Task to complete: Copy out all of the records below, swapping "graduation cap" for "mortarboard" wherever it appears and keeping everything else the same. Omit the pictures.

------------------------------

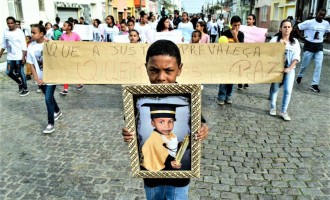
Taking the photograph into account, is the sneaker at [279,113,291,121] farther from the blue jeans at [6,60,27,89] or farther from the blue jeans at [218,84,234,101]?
the blue jeans at [6,60,27,89]

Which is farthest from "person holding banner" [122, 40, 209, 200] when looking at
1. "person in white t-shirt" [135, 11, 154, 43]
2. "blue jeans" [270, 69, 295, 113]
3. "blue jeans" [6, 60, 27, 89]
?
"blue jeans" [6, 60, 27, 89]

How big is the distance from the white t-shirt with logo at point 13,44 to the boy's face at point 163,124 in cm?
744

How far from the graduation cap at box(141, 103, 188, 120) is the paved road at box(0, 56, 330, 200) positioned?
6.10 feet

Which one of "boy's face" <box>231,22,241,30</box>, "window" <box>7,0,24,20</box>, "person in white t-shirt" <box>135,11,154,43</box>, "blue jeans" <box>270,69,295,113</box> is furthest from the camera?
"window" <box>7,0,24,20</box>

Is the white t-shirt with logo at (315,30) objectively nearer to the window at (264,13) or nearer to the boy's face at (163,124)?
the boy's face at (163,124)

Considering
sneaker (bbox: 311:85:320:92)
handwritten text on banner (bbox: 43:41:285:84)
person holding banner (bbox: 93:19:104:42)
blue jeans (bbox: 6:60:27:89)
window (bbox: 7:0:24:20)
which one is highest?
window (bbox: 7:0:24:20)

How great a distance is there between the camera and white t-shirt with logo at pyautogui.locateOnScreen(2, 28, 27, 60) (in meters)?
7.85

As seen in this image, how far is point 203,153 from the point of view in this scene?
4.32 meters

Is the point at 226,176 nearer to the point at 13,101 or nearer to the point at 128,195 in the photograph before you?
the point at 128,195

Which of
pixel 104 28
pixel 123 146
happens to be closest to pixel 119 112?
pixel 123 146

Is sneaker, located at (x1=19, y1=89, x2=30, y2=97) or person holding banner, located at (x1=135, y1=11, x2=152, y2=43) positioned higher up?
person holding banner, located at (x1=135, y1=11, x2=152, y2=43)

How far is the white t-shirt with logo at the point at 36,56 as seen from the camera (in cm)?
506

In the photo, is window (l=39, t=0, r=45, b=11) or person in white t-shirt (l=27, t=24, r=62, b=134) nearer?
person in white t-shirt (l=27, t=24, r=62, b=134)

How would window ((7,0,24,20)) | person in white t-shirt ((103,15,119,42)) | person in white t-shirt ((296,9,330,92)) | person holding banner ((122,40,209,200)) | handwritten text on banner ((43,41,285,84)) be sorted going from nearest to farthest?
1. person holding banner ((122,40,209,200))
2. handwritten text on banner ((43,41,285,84))
3. person in white t-shirt ((296,9,330,92))
4. person in white t-shirt ((103,15,119,42))
5. window ((7,0,24,20))
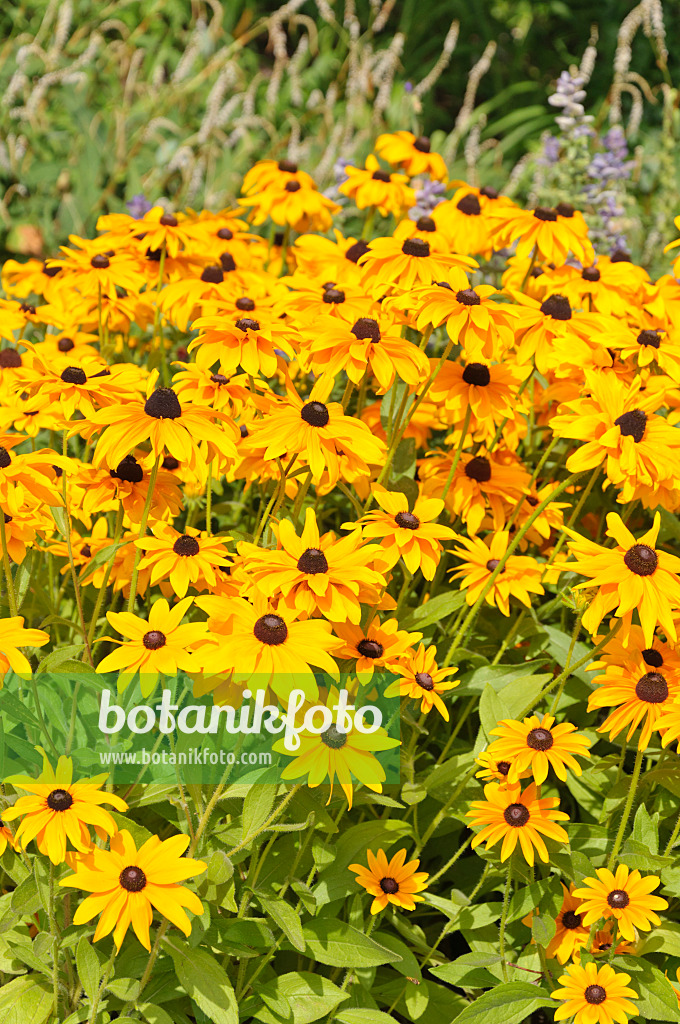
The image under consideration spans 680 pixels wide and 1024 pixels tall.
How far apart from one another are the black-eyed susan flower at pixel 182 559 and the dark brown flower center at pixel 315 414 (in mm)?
271

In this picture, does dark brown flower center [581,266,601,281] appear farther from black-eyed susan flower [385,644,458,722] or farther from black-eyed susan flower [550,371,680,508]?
black-eyed susan flower [385,644,458,722]

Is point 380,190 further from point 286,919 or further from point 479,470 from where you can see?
point 286,919

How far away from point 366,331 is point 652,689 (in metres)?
0.79

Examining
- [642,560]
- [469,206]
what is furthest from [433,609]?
[469,206]

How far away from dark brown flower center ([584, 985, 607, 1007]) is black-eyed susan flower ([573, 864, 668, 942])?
9cm

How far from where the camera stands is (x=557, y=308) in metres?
2.09

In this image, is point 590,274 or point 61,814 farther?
point 590,274

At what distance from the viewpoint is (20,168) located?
5.14 meters

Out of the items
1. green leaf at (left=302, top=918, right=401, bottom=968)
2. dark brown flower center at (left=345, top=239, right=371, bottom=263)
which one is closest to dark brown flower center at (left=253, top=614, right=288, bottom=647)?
green leaf at (left=302, top=918, right=401, bottom=968)

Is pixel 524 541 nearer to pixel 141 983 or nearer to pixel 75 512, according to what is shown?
pixel 75 512

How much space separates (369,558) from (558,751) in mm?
466

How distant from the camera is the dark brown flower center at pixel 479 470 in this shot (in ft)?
6.95

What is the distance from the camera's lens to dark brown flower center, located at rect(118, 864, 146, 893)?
4.50 feet

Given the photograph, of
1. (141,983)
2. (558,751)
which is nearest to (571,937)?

------------------------------

Full output:
Taking the photograph into account, is the sneaker at [279,113,291,121] farther from the blue jeans at [6,60,27,89] or farther from the blue jeans at [218,84,234,101]?
the blue jeans at [6,60,27,89]

Which is farthest from "person holding banner" [122, 40, 209, 200] when looking at
1. "person in white t-shirt" [135, 11, 154, 43]
2. "blue jeans" [270, 69, 295, 113]
3. "blue jeans" [6, 60, 27, 89]
?
"blue jeans" [6, 60, 27, 89]

How big is the distance from the white t-shirt with logo at point 13,44 to the boy's face at point 163,124 in cm?
744

How far from the mortarboard at box(141, 103, 188, 120) is the paved road at box(0, 56, 330, 200) positioned?
6.10 feet

Which one of "boy's face" <box>231,22,241,30</box>, "window" <box>7,0,24,20</box>, "person in white t-shirt" <box>135,11,154,43</box>, "blue jeans" <box>270,69,295,113</box> is furthest from the camera?
"window" <box>7,0,24,20</box>

Is the white t-shirt with logo at (315,30) objectively nearer to the window at (264,13) or nearer to the boy's face at (163,124)?
the boy's face at (163,124)

Considering
sneaker (bbox: 311:85:320:92)
handwritten text on banner (bbox: 43:41:285:84)
person holding banner (bbox: 93:19:104:42)
blue jeans (bbox: 6:60:27:89)
window (bbox: 7:0:24:20)
which one is highest?
window (bbox: 7:0:24:20)

How great a distance is there between the camera and white t-shirt with logo at pyautogui.locateOnScreen(2, 28, 27, 60) (in meters)?
7.85

As seen in this image, how far is point 203,153 from the point of view in this scene?
4.32 meters

Is the point at 226,176 nearer to the point at 13,101 or nearer to the point at 128,195 in the photograph before you?
the point at 128,195

Which of
pixel 104 28
pixel 123 146
happens to be closest to pixel 119 112?
pixel 123 146

Is sneaker, located at (x1=19, y1=89, x2=30, y2=97) or person holding banner, located at (x1=135, y1=11, x2=152, y2=43) positioned higher up?
person holding banner, located at (x1=135, y1=11, x2=152, y2=43)

How far is the white t-shirt with logo at the point at 36,56 as seen from the camera (in cm)?
506

In the photo, is window (l=39, t=0, r=45, b=11) or person in white t-shirt (l=27, t=24, r=62, b=134) nearer?
person in white t-shirt (l=27, t=24, r=62, b=134)

How would window ((7,0,24,20)) | person in white t-shirt ((103,15,119,42)) | person in white t-shirt ((296,9,330,92)) | person holding banner ((122,40,209,200)) | handwritten text on banner ((43,41,285,84)) be sorted going from nearest to farthest?
1. person holding banner ((122,40,209,200))
2. handwritten text on banner ((43,41,285,84))
3. person in white t-shirt ((296,9,330,92))
4. person in white t-shirt ((103,15,119,42))
5. window ((7,0,24,20))
The image under consideration spans 680 pixels wide and 1024 pixels tall.
How far apart from one another are the black-eyed susan flower at pixel 182 559 and the dark brown flower center at pixel 315 414 (in mm)?
271

In this picture, does dark brown flower center [581,266,601,281] appear farther from black-eyed susan flower [385,644,458,722] or farther from black-eyed susan flower [550,371,680,508]?
black-eyed susan flower [385,644,458,722]

Is point 380,190 further from point 286,919 or further from point 479,470 from where you can see?
point 286,919

How far away from point 366,331 is point 652,689 (in metres)?
0.79

Examining
- [642,560]
- [469,206]
what is furthest from [433,609]?
[469,206]

How far away from dark brown flower center ([584, 985, 607, 1007]) is black-eyed susan flower ([573, 864, 668, 942])?
9cm

How far from where the camera stands is (x=557, y=308) in metres?
2.09

In this image, is point 590,274 or point 61,814 farther?
point 590,274

At what distance from the viewpoint is (20,168) located?
5.14 meters

Out of the items
1. green leaf at (left=302, top=918, right=401, bottom=968)
2. dark brown flower center at (left=345, top=239, right=371, bottom=263)
which one is closest to dark brown flower center at (left=253, top=614, right=288, bottom=647)?
green leaf at (left=302, top=918, right=401, bottom=968)

Is pixel 524 541 nearer to pixel 141 983 or nearer to pixel 75 512, according to what is shown?
pixel 75 512

How much space separates (369,558) from (558,751) in mm?
466

How distant from the camera is the dark brown flower center at pixel 479 470 in this shot (in ft)?
6.95

What is the distance from the camera's lens to dark brown flower center, located at rect(118, 864, 146, 893)?
4.50 feet

Given the photograph, of
1. (141,983)
2. (558,751)
which is nearest to (571,937)?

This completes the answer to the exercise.